SG-Trainer Ljubomir Vranjes hatte schon am Freitag verdächtig gute Laune demonstriert, wohl in der Überzeugung, gegen die  vermeintlich Unbesiegbaren (saisonübergreifend 37:1 Punkte in Folge) einen guten Plan zu haben. Gestern erlebte er, wie fast alles aufging: „Wir haben mit großer Disziplin in Angriff und Abwehr gespielt, wenig technische Fehler gemacht und fast immer zwei oder drei Tore Vorsprung  gehalten. Mattias Andersson stand sehr gut und hatte wichtige Paraden, wenn wir in Unterzahl waren“, resümierte Vranjes.

Das Plus im Tor war wie schon bei den vorangegangen drei Derby-Heimsiegen ein bedeutender Faktor für Flensburg. Kiels Nummer eins Niklas Landin hielt gar nichts, Nikolas Katsigiannnis blieb mit sechs abgewehrten Bällen deutlich hinter Andersson (15/1) zurück. „Um in Flensburg zu gewinnen, müsste die Torhüterleistung zumindest ausgeglichen sein“, meinte Storm.

Der THW hatte den etwas besseren Start, führte 3:1 (6.), aber dann schon zum letzten Mal beim 6:5 (13.). Der folgende Treffer von Anders Eggert zum 6:6 markierte bereits den letzten Gleichstand in der Partie. Danach lag nur noch die SG vorn. Zwar gelang es dem Meister, Torgefahr aus dem Flensburger Rückraum weitgehend zu unterbinden.

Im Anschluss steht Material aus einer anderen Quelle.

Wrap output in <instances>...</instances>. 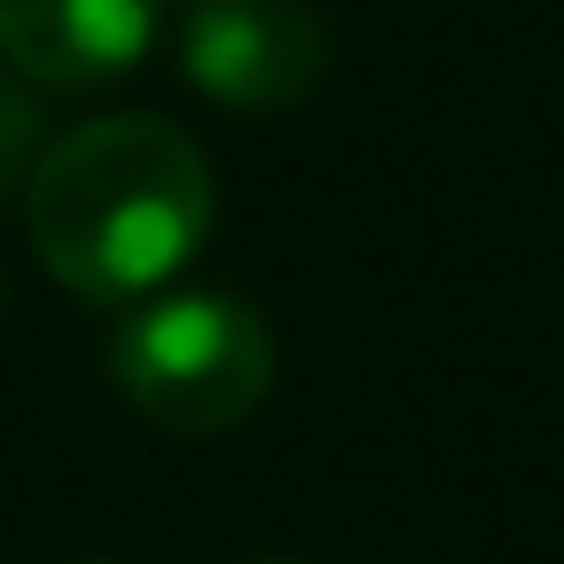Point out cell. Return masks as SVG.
Returning a JSON list of instances; mask_svg holds the SVG:
<instances>
[{
	"instance_id": "7a4b0ae2",
	"label": "cell",
	"mask_w": 564,
	"mask_h": 564,
	"mask_svg": "<svg viewBox=\"0 0 564 564\" xmlns=\"http://www.w3.org/2000/svg\"><path fill=\"white\" fill-rule=\"evenodd\" d=\"M109 379L148 425L209 441L263 410L279 340L240 294H148L109 333Z\"/></svg>"
},
{
	"instance_id": "6da1fadb",
	"label": "cell",
	"mask_w": 564,
	"mask_h": 564,
	"mask_svg": "<svg viewBox=\"0 0 564 564\" xmlns=\"http://www.w3.org/2000/svg\"><path fill=\"white\" fill-rule=\"evenodd\" d=\"M217 225L209 155L163 117H94L40 148L24 178V232L47 279L78 302L132 310L163 294Z\"/></svg>"
},
{
	"instance_id": "277c9868",
	"label": "cell",
	"mask_w": 564,
	"mask_h": 564,
	"mask_svg": "<svg viewBox=\"0 0 564 564\" xmlns=\"http://www.w3.org/2000/svg\"><path fill=\"white\" fill-rule=\"evenodd\" d=\"M163 32V0H0V63L32 86L86 94L140 70Z\"/></svg>"
},
{
	"instance_id": "3957f363",
	"label": "cell",
	"mask_w": 564,
	"mask_h": 564,
	"mask_svg": "<svg viewBox=\"0 0 564 564\" xmlns=\"http://www.w3.org/2000/svg\"><path fill=\"white\" fill-rule=\"evenodd\" d=\"M178 63L217 109H294L317 94L333 40L310 0H194L178 24Z\"/></svg>"
},
{
	"instance_id": "8992f818",
	"label": "cell",
	"mask_w": 564,
	"mask_h": 564,
	"mask_svg": "<svg viewBox=\"0 0 564 564\" xmlns=\"http://www.w3.org/2000/svg\"><path fill=\"white\" fill-rule=\"evenodd\" d=\"M263 564H302V556H263Z\"/></svg>"
},
{
	"instance_id": "5b68a950",
	"label": "cell",
	"mask_w": 564,
	"mask_h": 564,
	"mask_svg": "<svg viewBox=\"0 0 564 564\" xmlns=\"http://www.w3.org/2000/svg\"><path fill=\"white\" fill-rule=\"evenodd\" d=\"M40 132H47V117H40V101H32V86L0 63V202H9L24 178H32V163H40Z\"/></svg>"
}]
</instances>
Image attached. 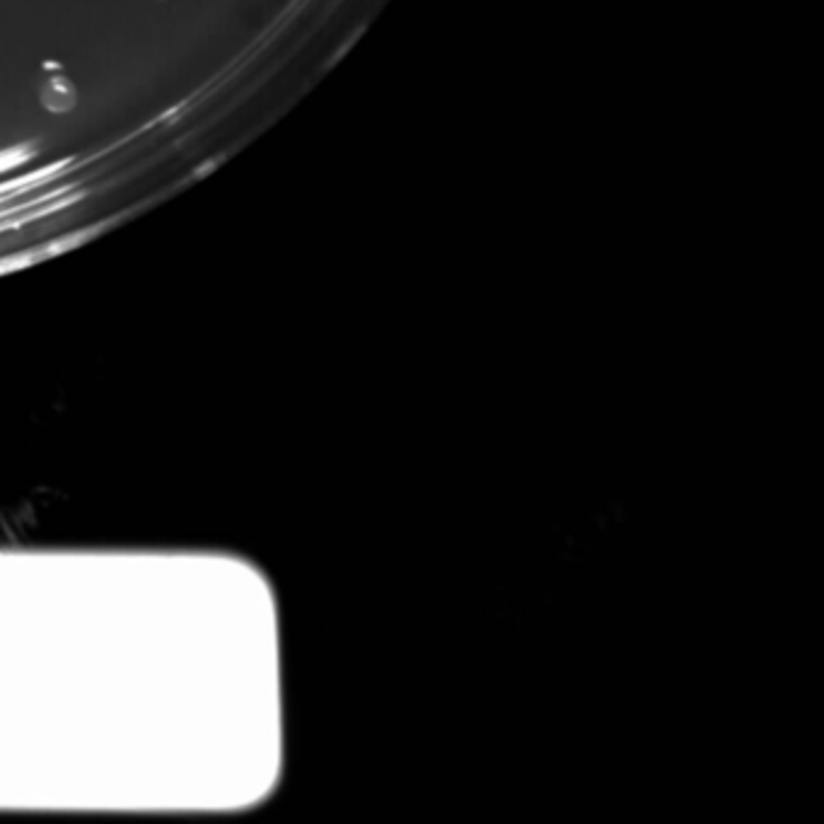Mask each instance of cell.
<instances>
[{
  "label": "cell",
  "instance_id": "cell-1",
  "mask_svg": "<svg viewBox=\"0 0 824 824\" xmlns=\"http://www.w3.org/2000/svg\"><path fill=\"white\" fill-rule=\"evenodd\" d=\"M39 102L51 114H66L77 104V90L58 63H44L41 83H39Z\"/></svg>",
  "mask_w": 824,
  "mask_h": 824
}]
</instances>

Gegen die SG-Flügelzange war der THW jedoch komplett machtlos. Eggert und Lasse Svan trafen nach Belieben, mehrfach auch von Holger Glandorf brillant assistiert. „Dass die Außen alles treffen, hat es für uns einfacher gemacht. Die Kieler mussten dadurch breiter in der Abwehr stehen“, sagte SG-Spielmacher Thomas Mogensen.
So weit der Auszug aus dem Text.